# What is being asked:
Reproduce each of the items below line for line, keeping only the text and leaving out the pictures.

^^^^

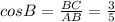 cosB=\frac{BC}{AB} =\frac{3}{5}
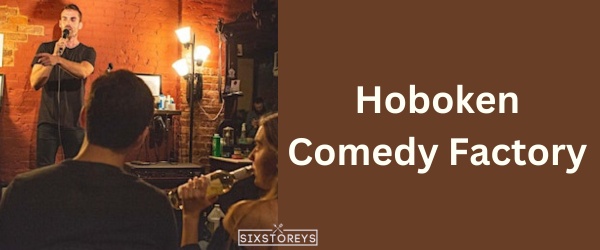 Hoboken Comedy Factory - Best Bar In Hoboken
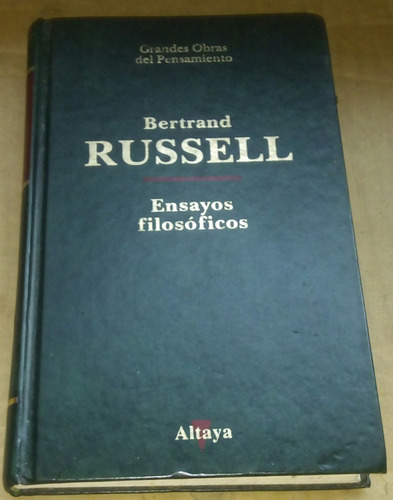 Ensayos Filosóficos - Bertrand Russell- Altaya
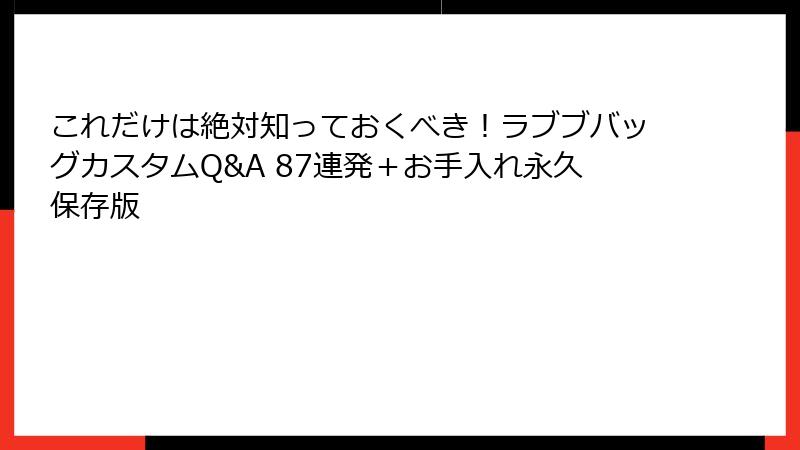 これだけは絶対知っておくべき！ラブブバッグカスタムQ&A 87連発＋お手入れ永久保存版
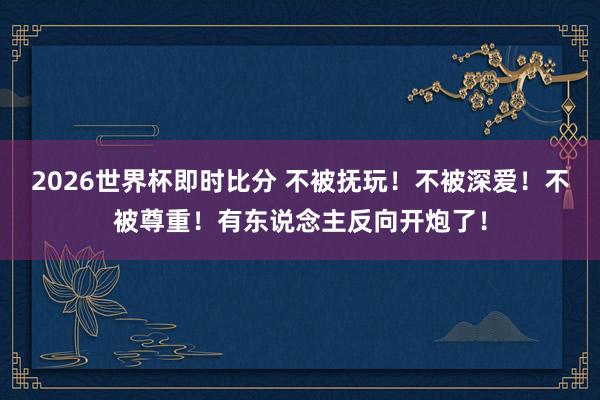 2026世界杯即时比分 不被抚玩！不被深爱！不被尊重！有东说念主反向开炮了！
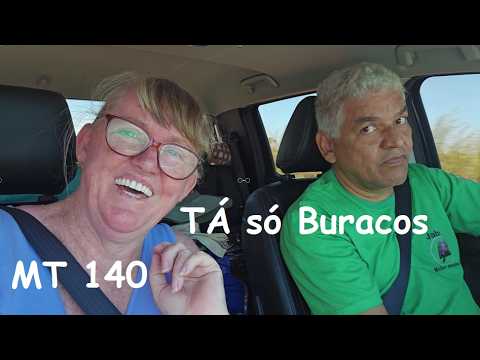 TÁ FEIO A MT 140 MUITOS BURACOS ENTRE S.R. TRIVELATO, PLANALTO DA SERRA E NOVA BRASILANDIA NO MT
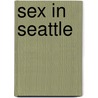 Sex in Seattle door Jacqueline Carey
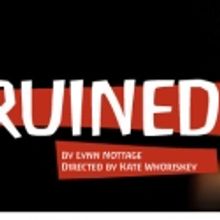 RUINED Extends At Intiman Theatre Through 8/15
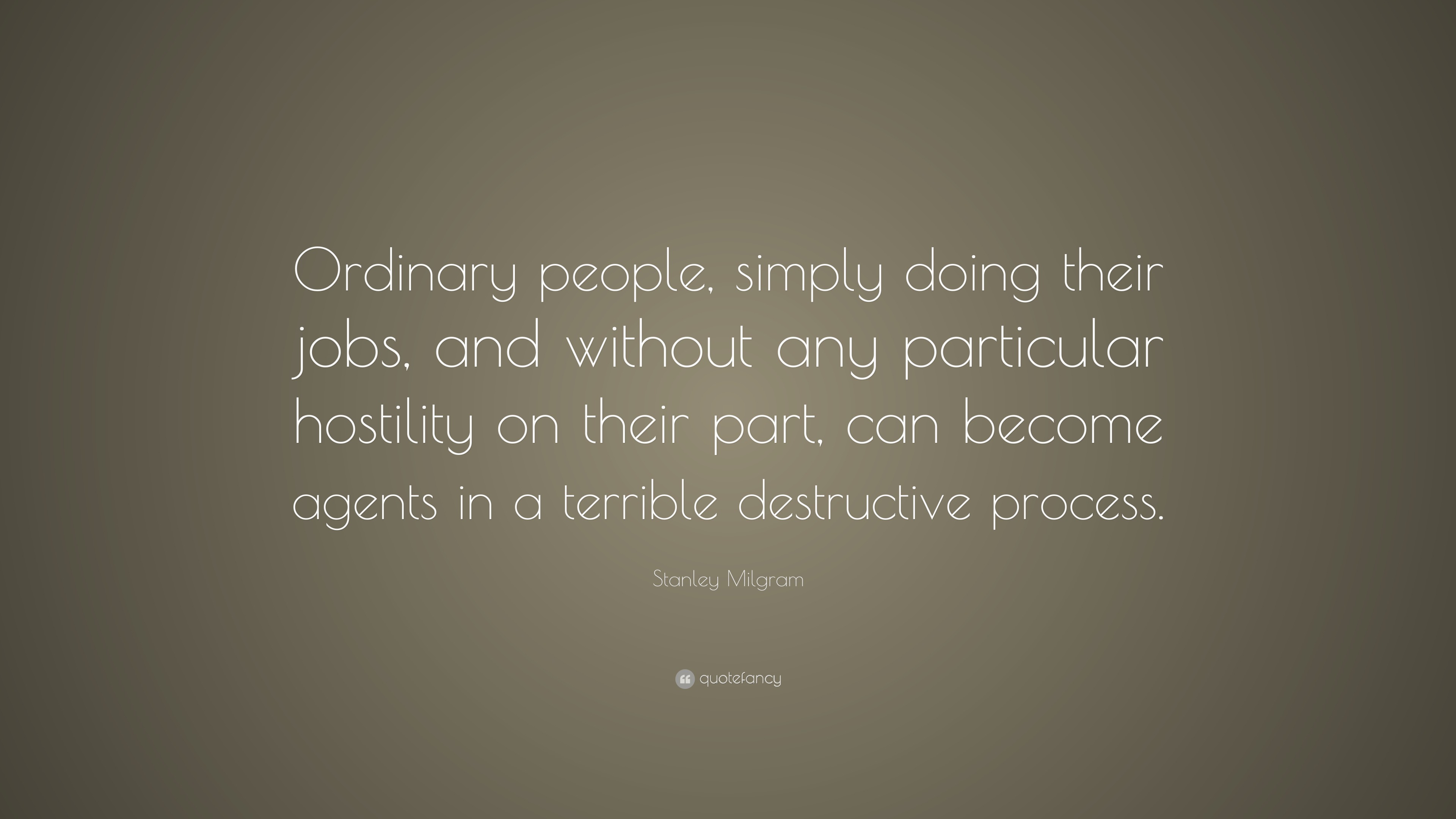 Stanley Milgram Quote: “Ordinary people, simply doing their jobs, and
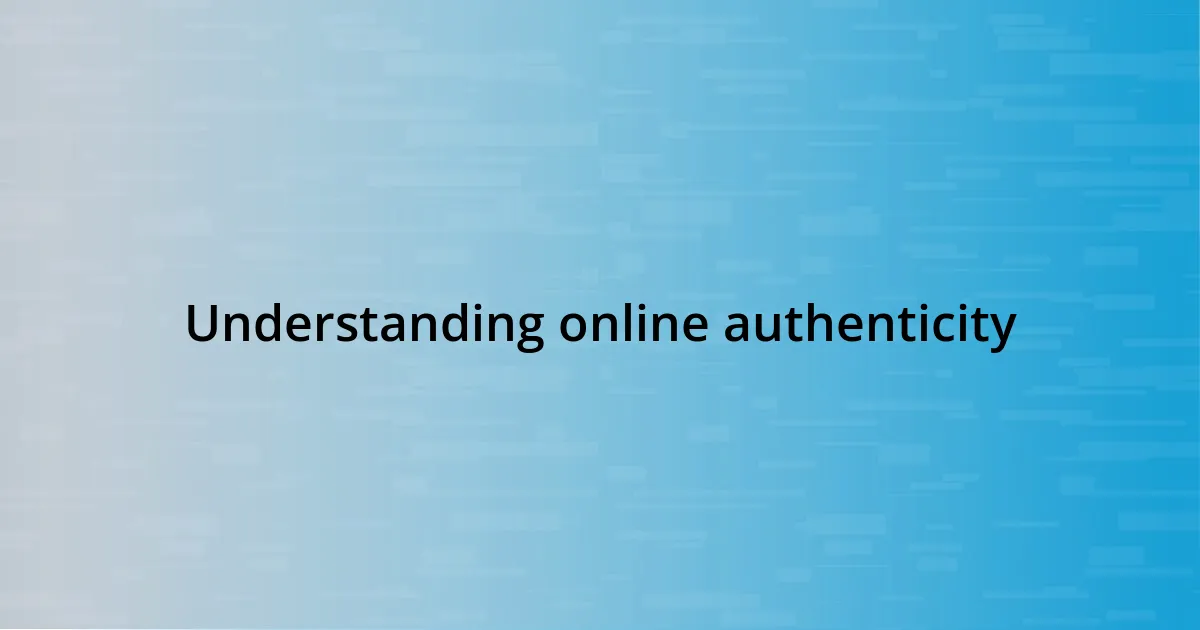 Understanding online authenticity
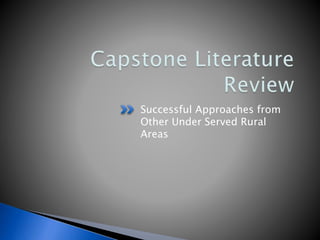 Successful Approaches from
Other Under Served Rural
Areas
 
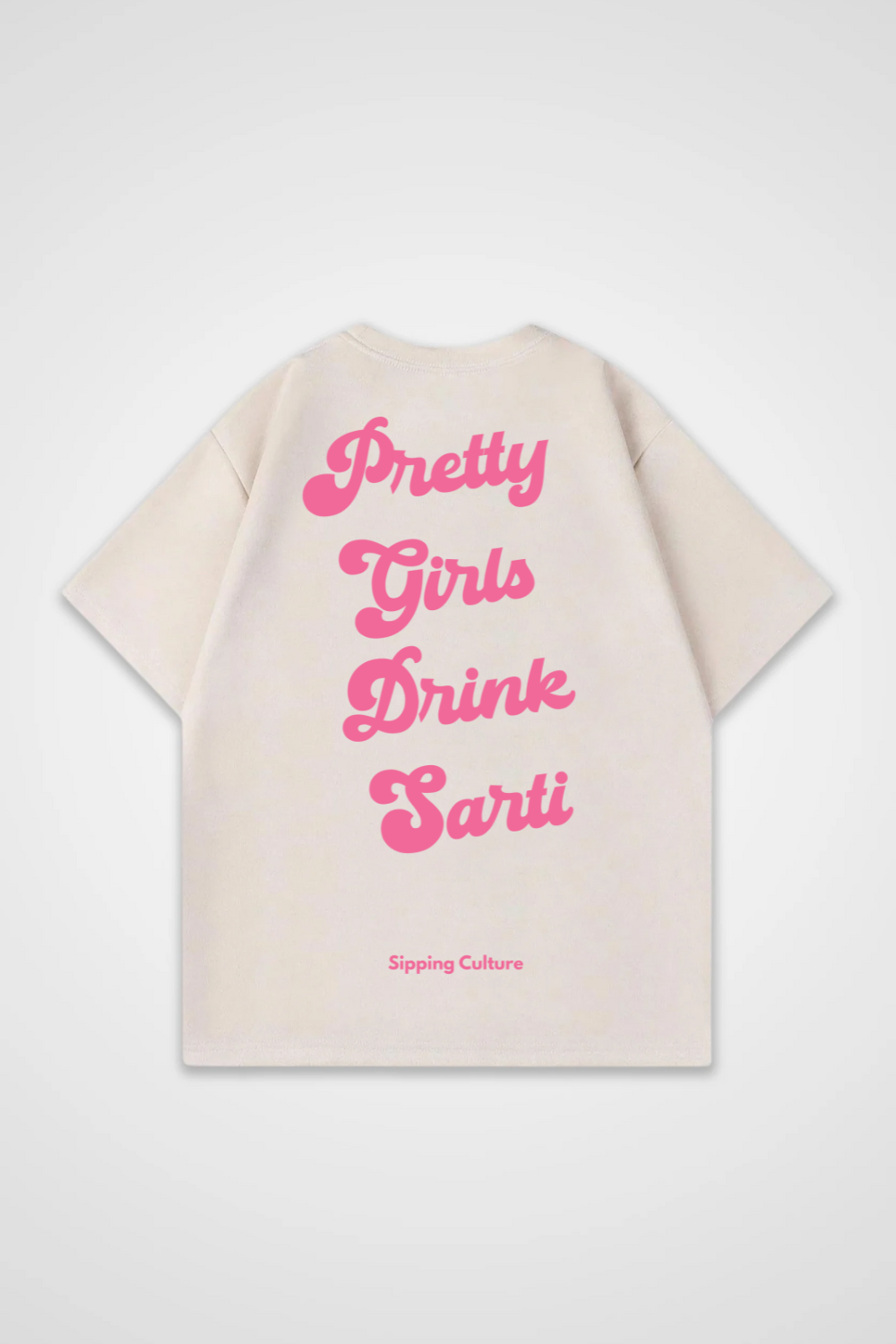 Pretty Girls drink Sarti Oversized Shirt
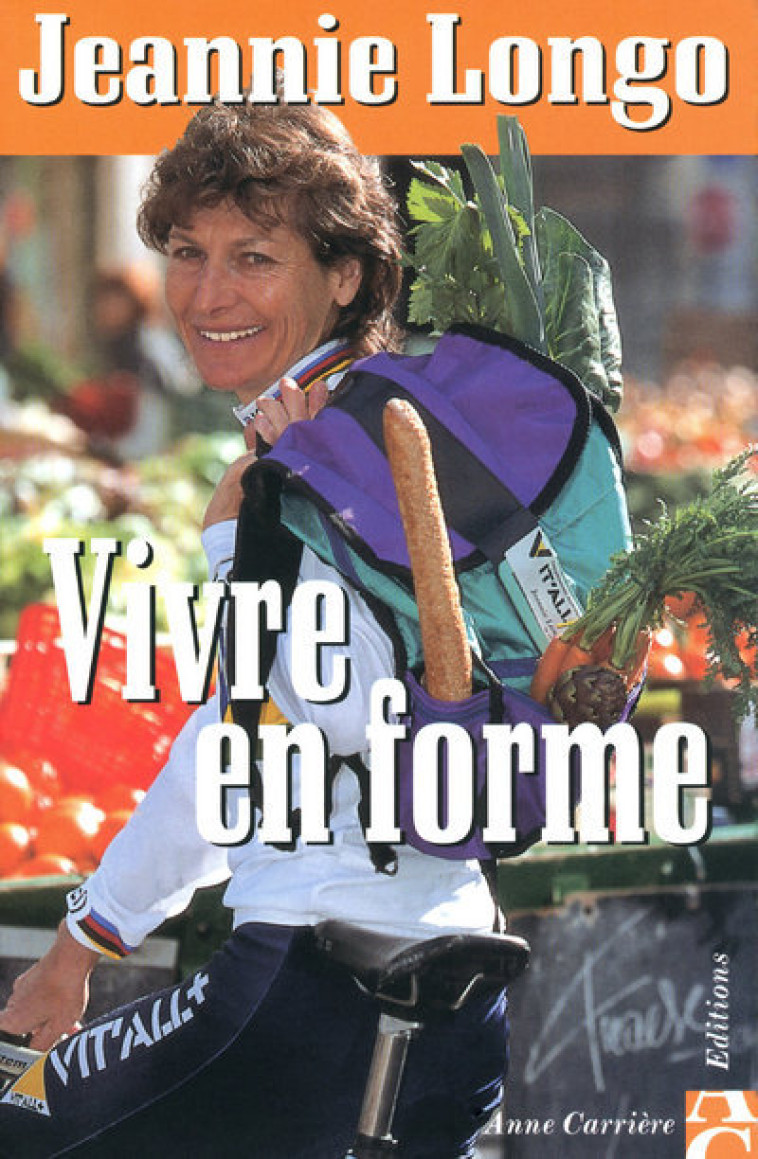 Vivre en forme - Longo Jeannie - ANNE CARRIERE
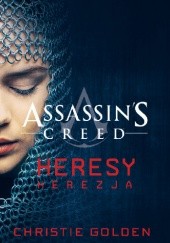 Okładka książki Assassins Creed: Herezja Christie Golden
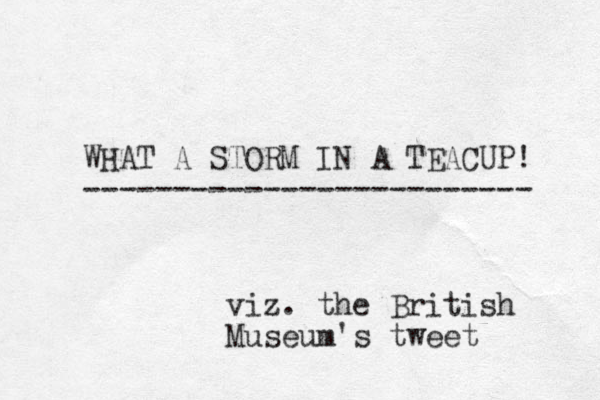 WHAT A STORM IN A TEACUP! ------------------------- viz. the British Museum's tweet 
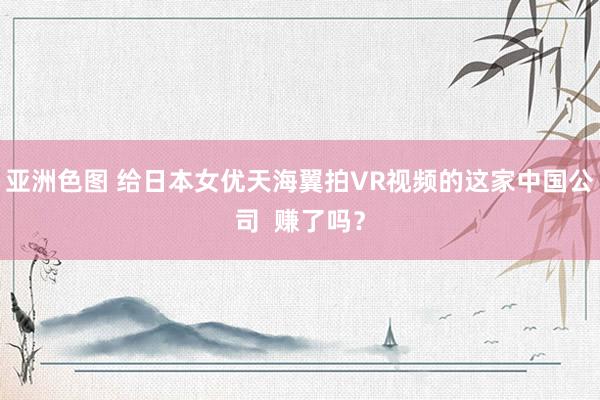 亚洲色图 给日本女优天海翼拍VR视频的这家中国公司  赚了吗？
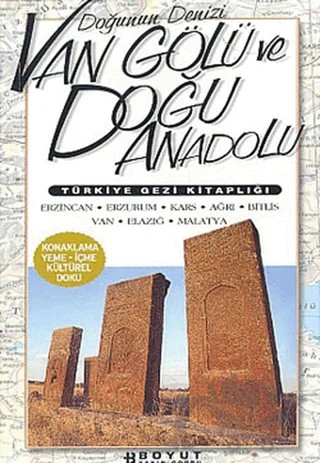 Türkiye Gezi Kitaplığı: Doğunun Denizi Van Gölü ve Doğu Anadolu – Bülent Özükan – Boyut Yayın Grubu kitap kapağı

^^^^

# Exercise answer:
 cosB=\frac{BC}{AB} =\frac{3}{5}
 Hoboken Comedy Factory - Best Bar In Hoboken
 Ensayos Filosóficos - Bertrand Russell- Altaya
 これだけは絶対知っておくべき！ラブブバッグカスタムQ&A 87連発＋お手入れ永久保存版
 2026世界杯即时比分 不被抚玩！不被深爱！不被尊重！有东说念主反向开炮了！
 TÁ FEIO A MT 140 MUITOS BURACOS ENTRE S.R. TRIVELATO, PLANALTO DA SERRA E NOVA BRASILANDIA NO MT
 Sex in Seattle door Jacqueline Carey
 RUINED Extends At Intiman Theatre Through 8/15
 Stanley Milgram Quote: “Ordinary people, simply doing their jobs, and
 Understanding online authenticity
 Successful Approaches from
Other Under Served Rural
Areas
 
 Pretty Girls drink Sarti Oversized Shirt
 Vivre en forme - Longo Jeannie - ANNE CARRIERE
 Okładka książki Assassins Creed: Herezja Christie Golden
 WHAT A STORM IN A TEACUP! ------------------------- viz. the British Museum's tweet 
 亚洲色图 给日本女优天海翼拍VR视频的这家中国公司  赚了吗？
 Türkiye Gezi Kitaplığı: Doğunun Denizi Van Gölü ve Doğu Anadolu – Bülent Özükan – Boyut Yayın Grubu kitap kapağı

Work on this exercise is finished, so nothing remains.